### [Your goal]
Can you edit the material below so that "straw hat" becomes "sun hat" everywhere it appears, with nothing else changed? Leave the pictures out of your answer.

### [Given information]
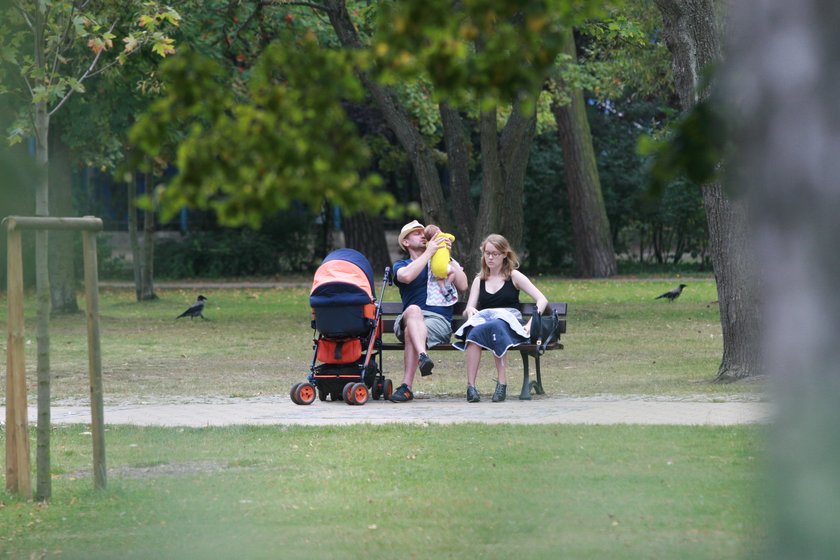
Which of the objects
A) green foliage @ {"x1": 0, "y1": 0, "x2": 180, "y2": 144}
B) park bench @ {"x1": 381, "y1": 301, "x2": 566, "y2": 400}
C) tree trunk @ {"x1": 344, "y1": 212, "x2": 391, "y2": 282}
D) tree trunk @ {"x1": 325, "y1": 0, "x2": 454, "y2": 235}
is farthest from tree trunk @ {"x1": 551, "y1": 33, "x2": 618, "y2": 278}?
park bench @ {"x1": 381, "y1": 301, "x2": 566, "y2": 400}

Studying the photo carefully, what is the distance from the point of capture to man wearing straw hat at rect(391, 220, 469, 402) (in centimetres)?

### [Written solution]
Which of the objects
A) green foliage @ {"x1": 0, "y1": 0, "x2": 180, "y2": 144}
B) park bench @ {"x1": 381, "y1": 301, "x2": 566, "y2": 400}
C) tree trunk @ {"x1": 344, "y1": 212, "x2": 391, "y2": 282}
D) tree trunk @ {"x1": 325, "y1": 0, "x2": 454, "y2": 235}
is farthest from tree trunk @ {"x1": 551, "y1": 33, "x2": 618, "y2": 278}?
park bench @ {"x1": 381, "y1": 301, "x2": 566, "y2": 400}

Studying the photo carefully, what is the distance from the point of capture to man wearing sun hat at rect(391, 220, 469, 402) (in centimetres)?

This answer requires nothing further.